Can you write out again only the material starting with the line that contains "What distance is" and going on through the line that contains "10.9 meters", both lines included, keeping the requests unchanged but raising every number in the answers, coordinates and distances alike, by 16?

Dataset excerpt
┄┄┄┄┄┄┄┄┄┄
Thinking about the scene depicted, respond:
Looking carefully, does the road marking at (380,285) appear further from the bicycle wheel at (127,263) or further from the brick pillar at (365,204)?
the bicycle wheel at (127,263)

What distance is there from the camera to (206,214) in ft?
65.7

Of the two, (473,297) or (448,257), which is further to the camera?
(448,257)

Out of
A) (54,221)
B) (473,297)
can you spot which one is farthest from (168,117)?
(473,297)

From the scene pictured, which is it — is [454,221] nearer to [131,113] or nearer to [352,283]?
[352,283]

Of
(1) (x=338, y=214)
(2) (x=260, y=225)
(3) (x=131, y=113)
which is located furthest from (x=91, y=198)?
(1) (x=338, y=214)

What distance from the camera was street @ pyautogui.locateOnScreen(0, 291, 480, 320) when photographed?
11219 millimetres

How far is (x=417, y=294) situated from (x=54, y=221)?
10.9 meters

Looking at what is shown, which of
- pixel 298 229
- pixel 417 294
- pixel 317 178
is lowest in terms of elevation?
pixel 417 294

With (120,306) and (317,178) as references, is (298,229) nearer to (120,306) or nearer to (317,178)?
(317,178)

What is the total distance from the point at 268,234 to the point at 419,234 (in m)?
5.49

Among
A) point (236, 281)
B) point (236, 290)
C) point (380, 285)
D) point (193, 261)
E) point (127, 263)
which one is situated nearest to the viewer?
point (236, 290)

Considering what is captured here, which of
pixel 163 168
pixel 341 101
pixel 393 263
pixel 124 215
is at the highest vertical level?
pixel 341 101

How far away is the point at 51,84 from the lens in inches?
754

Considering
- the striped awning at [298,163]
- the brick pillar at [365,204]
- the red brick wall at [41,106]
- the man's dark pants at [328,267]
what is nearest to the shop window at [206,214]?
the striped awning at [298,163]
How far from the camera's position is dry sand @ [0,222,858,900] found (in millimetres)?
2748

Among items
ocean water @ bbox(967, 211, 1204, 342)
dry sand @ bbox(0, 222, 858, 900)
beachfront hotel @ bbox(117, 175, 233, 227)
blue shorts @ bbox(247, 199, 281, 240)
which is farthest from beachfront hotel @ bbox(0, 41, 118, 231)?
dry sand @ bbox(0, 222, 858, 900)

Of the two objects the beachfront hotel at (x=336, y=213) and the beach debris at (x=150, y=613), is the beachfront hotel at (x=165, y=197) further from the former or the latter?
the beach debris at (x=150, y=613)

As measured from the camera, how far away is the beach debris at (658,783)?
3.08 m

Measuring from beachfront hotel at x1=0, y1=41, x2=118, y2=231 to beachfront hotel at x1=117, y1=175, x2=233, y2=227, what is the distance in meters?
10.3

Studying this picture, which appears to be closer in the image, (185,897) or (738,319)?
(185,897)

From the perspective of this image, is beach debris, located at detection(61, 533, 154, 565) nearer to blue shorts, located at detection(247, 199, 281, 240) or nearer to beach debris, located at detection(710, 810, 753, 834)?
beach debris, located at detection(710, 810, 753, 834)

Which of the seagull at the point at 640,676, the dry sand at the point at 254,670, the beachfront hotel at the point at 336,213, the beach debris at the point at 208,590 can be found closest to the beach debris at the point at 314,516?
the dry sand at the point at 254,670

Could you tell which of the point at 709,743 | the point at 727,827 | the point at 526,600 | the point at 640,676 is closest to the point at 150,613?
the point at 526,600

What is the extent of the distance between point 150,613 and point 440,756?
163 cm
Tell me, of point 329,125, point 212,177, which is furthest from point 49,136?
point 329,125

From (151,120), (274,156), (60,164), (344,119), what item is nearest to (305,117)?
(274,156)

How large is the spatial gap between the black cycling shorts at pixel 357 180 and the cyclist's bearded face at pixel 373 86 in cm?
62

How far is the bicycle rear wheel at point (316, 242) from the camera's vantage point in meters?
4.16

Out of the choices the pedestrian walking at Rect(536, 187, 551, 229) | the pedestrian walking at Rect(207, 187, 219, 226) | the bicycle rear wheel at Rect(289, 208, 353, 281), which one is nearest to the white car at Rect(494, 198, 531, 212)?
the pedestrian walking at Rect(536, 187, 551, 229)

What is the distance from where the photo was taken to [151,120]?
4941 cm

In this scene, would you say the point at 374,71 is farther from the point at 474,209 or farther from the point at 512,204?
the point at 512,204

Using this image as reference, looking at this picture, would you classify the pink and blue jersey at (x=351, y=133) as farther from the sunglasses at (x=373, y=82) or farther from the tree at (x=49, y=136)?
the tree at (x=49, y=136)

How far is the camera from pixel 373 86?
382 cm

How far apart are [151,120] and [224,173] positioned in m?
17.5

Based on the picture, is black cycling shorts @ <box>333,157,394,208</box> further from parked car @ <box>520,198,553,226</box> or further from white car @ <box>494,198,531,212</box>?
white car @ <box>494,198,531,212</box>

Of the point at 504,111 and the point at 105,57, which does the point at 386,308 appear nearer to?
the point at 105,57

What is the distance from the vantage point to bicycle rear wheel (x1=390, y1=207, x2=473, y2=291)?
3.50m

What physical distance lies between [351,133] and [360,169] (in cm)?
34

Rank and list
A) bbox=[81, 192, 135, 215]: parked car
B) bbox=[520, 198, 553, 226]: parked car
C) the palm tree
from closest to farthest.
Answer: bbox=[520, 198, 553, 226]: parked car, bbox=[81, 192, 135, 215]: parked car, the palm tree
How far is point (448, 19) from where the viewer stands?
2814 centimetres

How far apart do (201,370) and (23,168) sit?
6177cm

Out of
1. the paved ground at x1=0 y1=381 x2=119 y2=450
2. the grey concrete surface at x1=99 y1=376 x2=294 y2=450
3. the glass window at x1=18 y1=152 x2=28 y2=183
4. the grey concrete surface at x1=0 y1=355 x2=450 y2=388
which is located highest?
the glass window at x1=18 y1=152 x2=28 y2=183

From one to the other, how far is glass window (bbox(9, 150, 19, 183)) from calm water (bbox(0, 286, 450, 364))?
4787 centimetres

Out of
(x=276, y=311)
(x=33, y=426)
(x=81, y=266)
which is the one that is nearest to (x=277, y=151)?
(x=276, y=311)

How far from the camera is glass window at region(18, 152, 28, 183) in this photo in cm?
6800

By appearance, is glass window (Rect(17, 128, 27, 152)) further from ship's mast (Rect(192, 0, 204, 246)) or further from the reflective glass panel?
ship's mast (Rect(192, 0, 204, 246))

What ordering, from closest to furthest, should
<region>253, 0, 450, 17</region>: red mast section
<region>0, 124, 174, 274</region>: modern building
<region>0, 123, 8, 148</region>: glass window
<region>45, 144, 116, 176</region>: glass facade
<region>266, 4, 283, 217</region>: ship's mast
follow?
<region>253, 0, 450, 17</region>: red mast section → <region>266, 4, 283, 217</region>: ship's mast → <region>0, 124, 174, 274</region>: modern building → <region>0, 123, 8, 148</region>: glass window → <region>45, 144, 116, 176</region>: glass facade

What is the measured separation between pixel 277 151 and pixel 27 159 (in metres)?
┄┄┄┄┄┄┄┄┄┄
Result of this exercise:
What distance is there from the camera to (206,214) in ft?
81.7

Of the two, (473,297) or (448,257), which is further to the camera?
(464,273)

Out of
A) (54,221)
B) (473,297)
can you spot which one is farthest from (168,117)?
(489,313)

From the scene pictured, which is it — is [454,221] nearer to [131,113] or nearer to [352,283]?
[368,299]

Of
(1) (x=338, y=214)
(2) (x=260, y=225)
(3) (x=131, y=113)
which is located furthest from (x=91, y=198)?
(17) (x=354, y=230)

What distance from the camera was street @ pyautogui.locateOnScreen(0, 291, 480, 320) when photographed?
11235 millimetres

How far is (x=417, y=294) situated from (x=54, y=221)?
26.9 meters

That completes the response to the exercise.